Ad un anno dall’incidente giapponese la situazione non è ancora tornata alla normalità ma nel resto del mondo si “va avanti nonostante tutto”

Un anno fa, l’incidente nucleare alla centrale di Fukushima. Fukushima che è stata come Chernobyl. A metterlo nero su bianco dopo settimane di inaccettabile incertezza  è stato – ricordiamolo –  l’innalzamento dell’incidente giapponese al livello 7, il massimo sulla scala internazionale di classificazione, raggiunto prima d’ora solo dal disastro del 1986.

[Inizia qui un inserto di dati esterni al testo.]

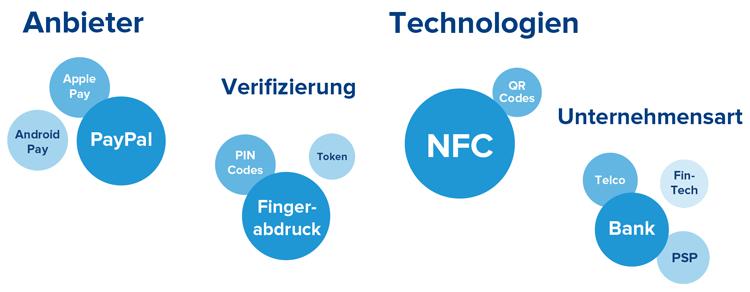 Mobile Payment Anbieter und genutzte Technologien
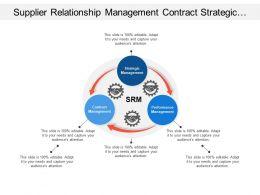 Supplier Relationship Management Contract Strategic Performance With Hands In Gear Image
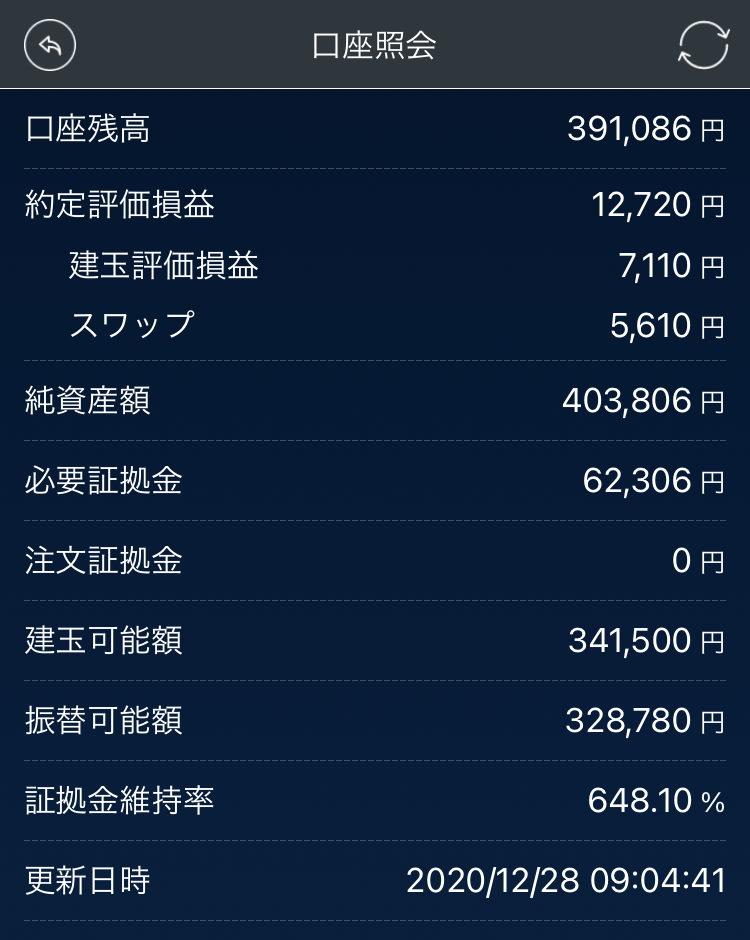 20201228ランド円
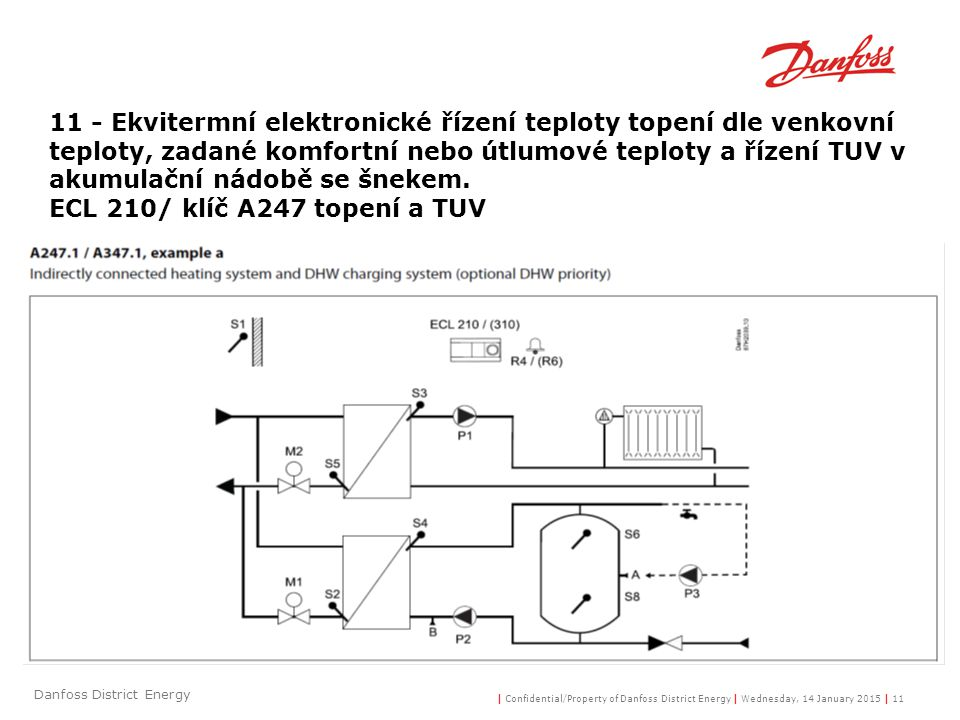 | Confidential/Property of Danfoss District Energy | Wednesday, 14 January 2015 | 11 Danfoss District Energy 11 - Ekvitermní elektronické řízení teploty topení dle venkovní teploty, zadané komfortní nebo útlumové teploty a řízení TUV v akumulační nádobě se šnekem.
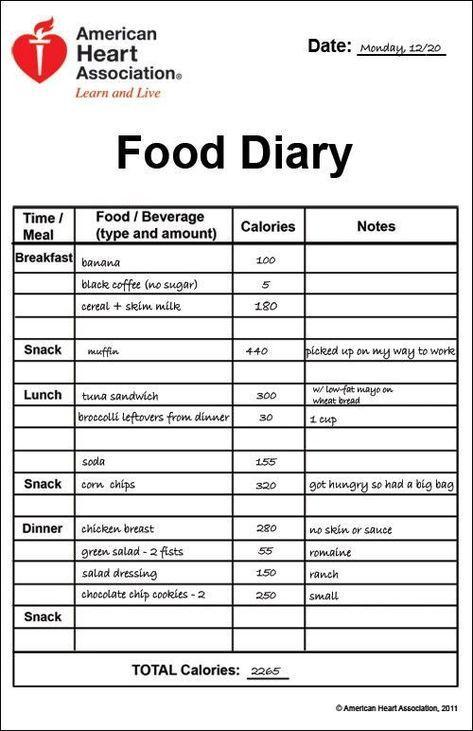 food diary using calories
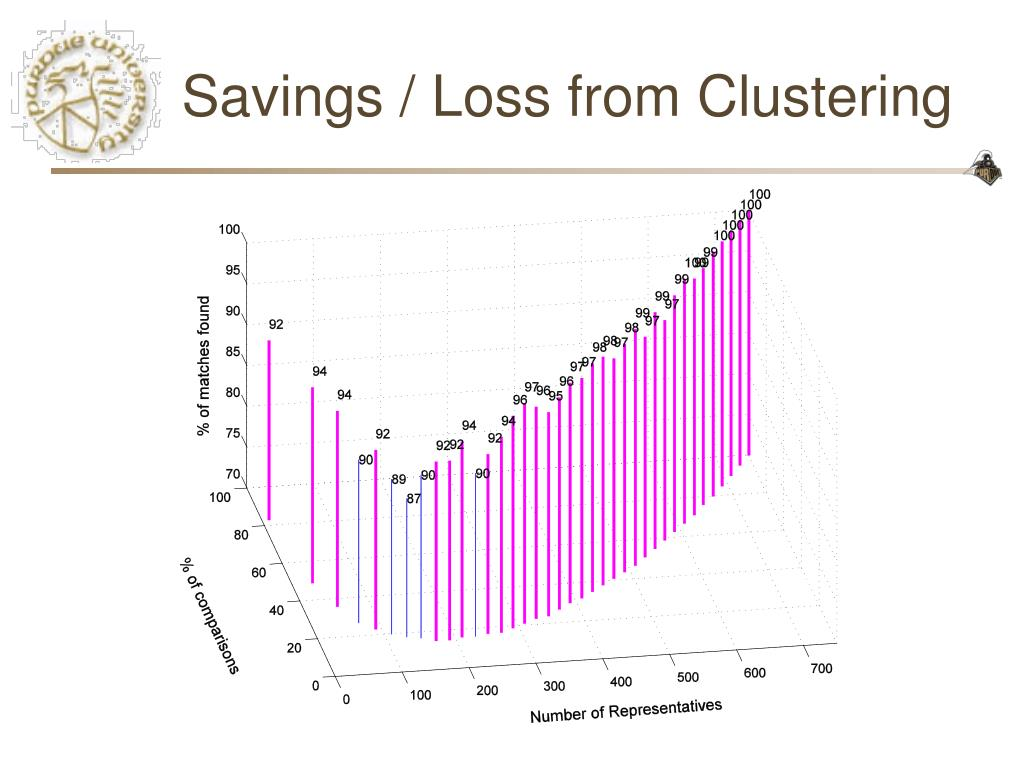 Savings / Loss from Clustering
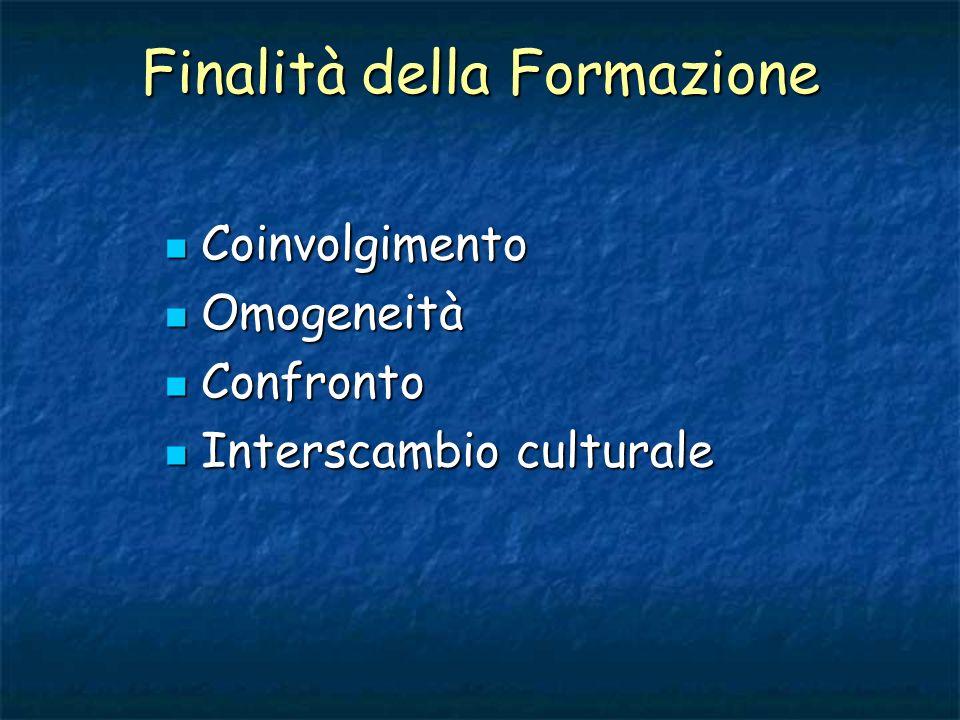 Finalità della Formazione Coinvolgimento Coinvolgimento Omogeneità Omogeneità Confronto Confronto Interscambio culturale Interscambio culturale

Ma se Chernobyl ha avuto, fino ad oggi, un impatto ambientale superiore, dato che i rilasci sono avvenuti in forma aeriforme invece che – come a Fukushima – liquida, e hanno interessato tutto il mondo, Fukushima tuttavia solleva questioni di credibilità ancora maggiori per l’industria nucleare, rispetto agli incidenti precedenti. L’incidente di Fukushima ha avuto luogo in una economia avanzata che usa reattori a tecnologia giapponese/americana, e non in uno stato totalitario con standard tecnologici sotto alla norma e senza una cultura della sicurezza, come era l’Unione Sovietica. Inoltre, la dimensione e soprattutto la durata dell’incidente sono stati senza precedenti: mentre dopo una settimana tutto si sapeva di Chernobyl e i rilasci erano praticamente terminati,  ancora dopo un mese dall’incidente i quattro reattori stavano affrontando un danno significativo senza che gli addetti li avessero messi sotto controllo.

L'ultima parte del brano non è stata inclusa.